US President Donald Trump expressed his deep anger at North Korea over its recent missile launch and said it was "very late" to stop the reclusive country. He did not completely dismiss a meeting with Pyongyang leader Kim Jong-un sometime in the future but said it might be too late for that as well.
"It's very late. We're very angry at what he's done, and frankly this should have been taken care of during the Obama administration," he said.
In an interview with Reuters on Thursday (23 February) from his Oval Office, Trump said there were "a lot more" options available than strengthening missile defence systems for Washington's regional allies — Japan and South Korea — to cope with Pyongyang's nuclear threats. He added that talks were under way for the same.
"We'll see what happens. But it's a very dangerous situation, and China can end it very quickly in my opinion."
He said if China wanted, it could have helped the US solve the national security challenge posed by Pyongyang. His remarks were the latest by the US to ratchet up pressure on China to do more to contain North Korea from pursuing its aggressive nuclear ambitions.

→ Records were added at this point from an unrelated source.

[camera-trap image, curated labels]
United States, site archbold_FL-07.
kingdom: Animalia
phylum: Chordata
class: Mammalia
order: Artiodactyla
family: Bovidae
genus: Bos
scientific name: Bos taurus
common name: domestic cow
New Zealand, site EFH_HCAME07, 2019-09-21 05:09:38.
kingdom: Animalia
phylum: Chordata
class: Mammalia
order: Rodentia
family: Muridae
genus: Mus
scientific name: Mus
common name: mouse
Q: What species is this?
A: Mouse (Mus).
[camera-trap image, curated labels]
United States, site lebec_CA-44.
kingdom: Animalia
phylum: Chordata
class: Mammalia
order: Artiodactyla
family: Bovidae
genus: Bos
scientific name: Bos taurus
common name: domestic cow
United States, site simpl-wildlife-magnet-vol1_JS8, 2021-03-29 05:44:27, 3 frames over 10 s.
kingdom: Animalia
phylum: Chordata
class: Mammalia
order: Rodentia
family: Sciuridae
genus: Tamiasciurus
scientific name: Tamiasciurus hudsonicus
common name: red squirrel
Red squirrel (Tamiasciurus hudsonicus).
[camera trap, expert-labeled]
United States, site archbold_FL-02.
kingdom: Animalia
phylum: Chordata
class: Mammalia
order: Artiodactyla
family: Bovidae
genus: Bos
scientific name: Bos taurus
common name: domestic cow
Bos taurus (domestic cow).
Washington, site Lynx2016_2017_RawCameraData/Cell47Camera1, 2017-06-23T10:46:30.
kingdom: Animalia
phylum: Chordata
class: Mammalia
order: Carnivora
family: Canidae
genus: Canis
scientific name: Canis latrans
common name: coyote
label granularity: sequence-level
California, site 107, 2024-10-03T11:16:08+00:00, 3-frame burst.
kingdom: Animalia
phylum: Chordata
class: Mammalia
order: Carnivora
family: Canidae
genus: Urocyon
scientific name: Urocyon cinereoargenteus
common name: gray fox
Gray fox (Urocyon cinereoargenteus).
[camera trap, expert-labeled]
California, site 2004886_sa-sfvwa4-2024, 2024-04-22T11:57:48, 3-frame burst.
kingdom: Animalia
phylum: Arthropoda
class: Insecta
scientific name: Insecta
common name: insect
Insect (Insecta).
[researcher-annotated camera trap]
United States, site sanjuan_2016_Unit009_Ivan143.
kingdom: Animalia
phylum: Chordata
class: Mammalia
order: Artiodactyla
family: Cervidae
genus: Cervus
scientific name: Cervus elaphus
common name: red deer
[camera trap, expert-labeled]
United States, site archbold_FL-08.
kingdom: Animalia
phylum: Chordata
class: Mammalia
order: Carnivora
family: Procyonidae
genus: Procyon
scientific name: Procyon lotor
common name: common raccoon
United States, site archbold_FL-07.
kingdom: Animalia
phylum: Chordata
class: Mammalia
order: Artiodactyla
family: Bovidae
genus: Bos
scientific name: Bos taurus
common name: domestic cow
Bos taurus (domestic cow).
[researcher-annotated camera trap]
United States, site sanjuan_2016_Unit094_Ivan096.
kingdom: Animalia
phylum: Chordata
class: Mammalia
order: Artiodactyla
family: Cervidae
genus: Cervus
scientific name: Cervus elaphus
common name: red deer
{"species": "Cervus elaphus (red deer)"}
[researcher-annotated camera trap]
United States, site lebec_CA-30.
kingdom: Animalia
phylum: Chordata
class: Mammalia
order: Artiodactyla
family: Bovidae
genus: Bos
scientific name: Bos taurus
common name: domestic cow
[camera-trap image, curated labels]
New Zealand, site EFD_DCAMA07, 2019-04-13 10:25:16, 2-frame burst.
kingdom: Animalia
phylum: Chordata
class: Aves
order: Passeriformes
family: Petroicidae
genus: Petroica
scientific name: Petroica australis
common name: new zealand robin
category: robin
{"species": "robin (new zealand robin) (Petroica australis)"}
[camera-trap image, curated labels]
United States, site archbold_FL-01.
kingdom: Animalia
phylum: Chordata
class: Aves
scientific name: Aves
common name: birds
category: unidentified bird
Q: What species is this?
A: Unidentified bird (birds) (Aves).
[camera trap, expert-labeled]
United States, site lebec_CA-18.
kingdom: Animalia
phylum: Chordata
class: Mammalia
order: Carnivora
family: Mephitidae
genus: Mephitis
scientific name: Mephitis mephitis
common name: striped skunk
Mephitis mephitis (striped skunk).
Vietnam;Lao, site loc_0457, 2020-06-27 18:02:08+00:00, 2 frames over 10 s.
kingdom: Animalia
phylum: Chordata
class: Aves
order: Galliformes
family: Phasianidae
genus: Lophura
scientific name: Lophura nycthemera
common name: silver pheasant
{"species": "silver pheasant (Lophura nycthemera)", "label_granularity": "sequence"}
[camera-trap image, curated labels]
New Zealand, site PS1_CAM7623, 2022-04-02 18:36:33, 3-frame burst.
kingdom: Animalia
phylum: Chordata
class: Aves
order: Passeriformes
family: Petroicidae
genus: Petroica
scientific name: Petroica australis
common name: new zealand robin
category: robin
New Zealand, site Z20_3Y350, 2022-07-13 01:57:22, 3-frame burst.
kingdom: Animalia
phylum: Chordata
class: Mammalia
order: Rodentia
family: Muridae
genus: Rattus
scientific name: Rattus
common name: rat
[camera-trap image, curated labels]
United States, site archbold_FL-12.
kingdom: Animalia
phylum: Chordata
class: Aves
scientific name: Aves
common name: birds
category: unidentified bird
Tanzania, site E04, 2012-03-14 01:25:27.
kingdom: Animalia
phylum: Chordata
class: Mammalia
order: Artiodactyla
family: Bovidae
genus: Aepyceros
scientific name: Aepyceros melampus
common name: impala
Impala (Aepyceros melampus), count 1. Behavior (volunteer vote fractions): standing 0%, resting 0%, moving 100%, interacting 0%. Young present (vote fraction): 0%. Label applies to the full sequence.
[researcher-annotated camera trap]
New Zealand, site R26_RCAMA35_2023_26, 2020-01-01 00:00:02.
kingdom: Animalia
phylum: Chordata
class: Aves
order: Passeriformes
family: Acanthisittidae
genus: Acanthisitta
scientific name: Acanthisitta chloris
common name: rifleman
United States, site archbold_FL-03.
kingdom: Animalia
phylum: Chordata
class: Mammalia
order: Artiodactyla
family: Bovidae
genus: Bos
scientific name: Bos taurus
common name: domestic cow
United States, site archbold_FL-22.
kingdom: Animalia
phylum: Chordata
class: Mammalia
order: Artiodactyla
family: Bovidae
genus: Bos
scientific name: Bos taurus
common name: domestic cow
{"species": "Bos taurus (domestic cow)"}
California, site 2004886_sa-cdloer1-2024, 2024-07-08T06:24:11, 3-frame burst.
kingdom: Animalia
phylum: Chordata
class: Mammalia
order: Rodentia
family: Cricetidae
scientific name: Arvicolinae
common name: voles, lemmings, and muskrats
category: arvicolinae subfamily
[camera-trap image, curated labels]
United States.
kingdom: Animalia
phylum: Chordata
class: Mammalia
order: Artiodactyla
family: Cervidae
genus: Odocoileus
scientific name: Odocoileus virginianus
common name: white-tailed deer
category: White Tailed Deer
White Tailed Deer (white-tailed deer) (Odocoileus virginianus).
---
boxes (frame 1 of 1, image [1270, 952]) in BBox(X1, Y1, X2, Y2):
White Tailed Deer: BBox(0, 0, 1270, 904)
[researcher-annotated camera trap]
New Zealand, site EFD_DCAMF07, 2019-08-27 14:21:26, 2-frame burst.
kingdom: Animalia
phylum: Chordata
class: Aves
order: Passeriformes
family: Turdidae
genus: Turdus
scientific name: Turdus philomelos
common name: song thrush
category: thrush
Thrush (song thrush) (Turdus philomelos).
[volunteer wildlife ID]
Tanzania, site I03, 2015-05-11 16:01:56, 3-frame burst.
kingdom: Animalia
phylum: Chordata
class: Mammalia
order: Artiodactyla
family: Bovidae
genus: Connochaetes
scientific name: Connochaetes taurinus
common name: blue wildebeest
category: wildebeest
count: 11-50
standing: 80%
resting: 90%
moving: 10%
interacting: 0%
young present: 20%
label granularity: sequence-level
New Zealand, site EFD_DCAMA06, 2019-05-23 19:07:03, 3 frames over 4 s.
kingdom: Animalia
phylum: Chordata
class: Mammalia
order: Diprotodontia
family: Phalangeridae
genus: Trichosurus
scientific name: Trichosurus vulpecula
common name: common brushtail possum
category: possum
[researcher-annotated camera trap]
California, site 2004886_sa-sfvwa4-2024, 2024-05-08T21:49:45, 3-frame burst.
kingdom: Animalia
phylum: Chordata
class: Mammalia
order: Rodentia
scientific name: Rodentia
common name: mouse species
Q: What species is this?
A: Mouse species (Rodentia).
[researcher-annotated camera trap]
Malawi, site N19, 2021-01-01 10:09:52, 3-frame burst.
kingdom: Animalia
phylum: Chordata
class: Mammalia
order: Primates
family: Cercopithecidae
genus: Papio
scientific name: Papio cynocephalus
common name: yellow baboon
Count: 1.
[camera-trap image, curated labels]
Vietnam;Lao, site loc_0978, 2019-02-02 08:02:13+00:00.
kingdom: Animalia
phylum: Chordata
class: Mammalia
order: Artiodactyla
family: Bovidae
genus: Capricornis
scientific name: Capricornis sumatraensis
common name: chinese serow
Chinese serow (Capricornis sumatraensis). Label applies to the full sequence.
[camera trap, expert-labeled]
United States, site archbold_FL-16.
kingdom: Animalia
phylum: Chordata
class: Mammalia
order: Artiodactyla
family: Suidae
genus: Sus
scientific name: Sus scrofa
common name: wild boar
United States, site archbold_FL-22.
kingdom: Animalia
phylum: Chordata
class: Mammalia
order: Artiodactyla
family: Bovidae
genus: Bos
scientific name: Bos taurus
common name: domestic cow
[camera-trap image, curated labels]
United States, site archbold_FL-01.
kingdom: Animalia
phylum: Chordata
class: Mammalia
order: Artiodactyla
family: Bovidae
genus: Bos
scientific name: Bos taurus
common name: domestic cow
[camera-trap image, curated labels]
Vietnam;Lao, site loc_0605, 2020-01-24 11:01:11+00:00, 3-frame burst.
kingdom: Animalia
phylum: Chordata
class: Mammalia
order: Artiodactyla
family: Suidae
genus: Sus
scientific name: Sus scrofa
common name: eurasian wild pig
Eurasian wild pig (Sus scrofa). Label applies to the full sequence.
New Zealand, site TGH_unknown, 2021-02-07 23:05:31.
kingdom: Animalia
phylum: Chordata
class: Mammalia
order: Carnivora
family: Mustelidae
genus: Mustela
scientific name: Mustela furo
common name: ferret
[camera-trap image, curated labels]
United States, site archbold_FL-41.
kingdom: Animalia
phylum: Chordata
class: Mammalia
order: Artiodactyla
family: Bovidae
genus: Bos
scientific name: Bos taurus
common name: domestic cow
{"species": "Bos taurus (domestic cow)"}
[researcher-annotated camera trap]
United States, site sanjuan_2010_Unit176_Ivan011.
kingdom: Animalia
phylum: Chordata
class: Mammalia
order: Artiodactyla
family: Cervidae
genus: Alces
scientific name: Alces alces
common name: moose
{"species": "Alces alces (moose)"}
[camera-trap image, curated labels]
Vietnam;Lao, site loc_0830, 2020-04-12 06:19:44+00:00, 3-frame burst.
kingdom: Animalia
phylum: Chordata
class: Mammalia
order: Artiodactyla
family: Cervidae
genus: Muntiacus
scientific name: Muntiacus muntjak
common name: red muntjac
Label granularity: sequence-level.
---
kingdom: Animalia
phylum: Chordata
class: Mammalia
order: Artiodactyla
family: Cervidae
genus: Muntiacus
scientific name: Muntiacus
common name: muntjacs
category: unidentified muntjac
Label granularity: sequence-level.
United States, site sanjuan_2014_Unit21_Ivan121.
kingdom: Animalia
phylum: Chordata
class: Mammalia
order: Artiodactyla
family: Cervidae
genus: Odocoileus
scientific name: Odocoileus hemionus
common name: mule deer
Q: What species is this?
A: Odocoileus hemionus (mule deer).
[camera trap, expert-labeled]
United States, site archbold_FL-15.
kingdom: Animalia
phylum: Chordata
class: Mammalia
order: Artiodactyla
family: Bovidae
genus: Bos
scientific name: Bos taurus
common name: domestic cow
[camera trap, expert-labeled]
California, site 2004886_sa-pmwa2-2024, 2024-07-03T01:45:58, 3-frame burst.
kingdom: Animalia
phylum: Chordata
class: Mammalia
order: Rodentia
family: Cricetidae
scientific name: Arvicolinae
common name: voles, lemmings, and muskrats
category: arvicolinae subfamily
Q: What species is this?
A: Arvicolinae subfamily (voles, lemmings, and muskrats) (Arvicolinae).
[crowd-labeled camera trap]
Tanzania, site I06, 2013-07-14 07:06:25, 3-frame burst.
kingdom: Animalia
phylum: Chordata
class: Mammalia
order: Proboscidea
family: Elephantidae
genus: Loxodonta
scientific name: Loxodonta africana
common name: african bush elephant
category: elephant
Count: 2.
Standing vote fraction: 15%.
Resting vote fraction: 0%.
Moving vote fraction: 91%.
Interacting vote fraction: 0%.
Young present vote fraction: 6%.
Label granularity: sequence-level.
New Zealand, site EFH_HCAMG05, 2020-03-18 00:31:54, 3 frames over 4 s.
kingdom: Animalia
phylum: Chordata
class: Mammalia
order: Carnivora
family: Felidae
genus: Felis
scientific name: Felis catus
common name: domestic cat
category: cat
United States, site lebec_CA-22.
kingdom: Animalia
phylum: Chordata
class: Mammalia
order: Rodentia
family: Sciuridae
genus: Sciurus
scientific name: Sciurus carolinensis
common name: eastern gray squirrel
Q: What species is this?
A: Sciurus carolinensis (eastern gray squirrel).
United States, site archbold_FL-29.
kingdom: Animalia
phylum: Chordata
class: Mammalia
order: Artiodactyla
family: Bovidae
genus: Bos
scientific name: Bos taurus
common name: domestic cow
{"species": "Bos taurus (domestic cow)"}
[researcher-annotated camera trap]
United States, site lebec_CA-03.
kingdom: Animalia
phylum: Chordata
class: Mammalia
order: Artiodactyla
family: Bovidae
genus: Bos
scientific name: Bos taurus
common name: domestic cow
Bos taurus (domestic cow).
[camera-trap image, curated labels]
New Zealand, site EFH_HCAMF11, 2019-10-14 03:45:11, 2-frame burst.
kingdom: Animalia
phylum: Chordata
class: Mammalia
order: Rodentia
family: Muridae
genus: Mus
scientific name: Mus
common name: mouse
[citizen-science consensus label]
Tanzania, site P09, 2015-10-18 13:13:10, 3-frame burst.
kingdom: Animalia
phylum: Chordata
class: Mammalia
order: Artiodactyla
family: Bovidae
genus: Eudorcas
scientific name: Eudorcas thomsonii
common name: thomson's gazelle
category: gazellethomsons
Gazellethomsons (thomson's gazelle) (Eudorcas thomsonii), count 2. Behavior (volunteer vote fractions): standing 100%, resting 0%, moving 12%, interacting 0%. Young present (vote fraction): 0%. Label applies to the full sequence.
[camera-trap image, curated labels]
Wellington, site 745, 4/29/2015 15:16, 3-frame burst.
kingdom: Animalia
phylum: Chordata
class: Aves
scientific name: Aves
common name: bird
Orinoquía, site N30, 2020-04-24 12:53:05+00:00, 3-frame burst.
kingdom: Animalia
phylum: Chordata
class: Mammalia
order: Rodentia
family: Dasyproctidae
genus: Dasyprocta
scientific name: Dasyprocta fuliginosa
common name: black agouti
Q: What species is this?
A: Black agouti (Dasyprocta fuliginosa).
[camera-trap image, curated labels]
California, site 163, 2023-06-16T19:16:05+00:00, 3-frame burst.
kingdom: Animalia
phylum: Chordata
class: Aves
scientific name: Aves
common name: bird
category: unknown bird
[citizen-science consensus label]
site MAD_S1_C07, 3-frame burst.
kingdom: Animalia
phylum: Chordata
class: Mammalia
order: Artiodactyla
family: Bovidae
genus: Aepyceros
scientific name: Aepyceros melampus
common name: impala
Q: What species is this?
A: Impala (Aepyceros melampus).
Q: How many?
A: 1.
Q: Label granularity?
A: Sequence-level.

While Beijing has made clear its opposition to Kim's nuclear and missile programmes, it has not taken considerable measures to impose full sanctions on Pyongyang. It is thought to be mainly because of its fear that severe action could lead to the collapse of the isolated state and send refugees to move into China.
Trump also expressed his wish to see a world without any nuclear weapons. However, he said he was also concerned that his country has "fallen behind on nuclear weapon capacity". But if the countries decide to have nuclear arms, then "we're going to be at the top of the pack", he said.
China has repeated its call for denuclearisation of the Korean peninsula and has also often accused the US and South Korea of instigating the North to conduct missile launches. The communist country has also beenopposing the deployment of a US anti-missile defence system known as the Terminal High Altitude Area Defense (Thaad) and the land-based Aegis Ashore missile defence system.
Beijing fears this would increase conflict in the Korean peninsula while the US has argued that it is to improve its capability to counter North Korean ballistic missiles.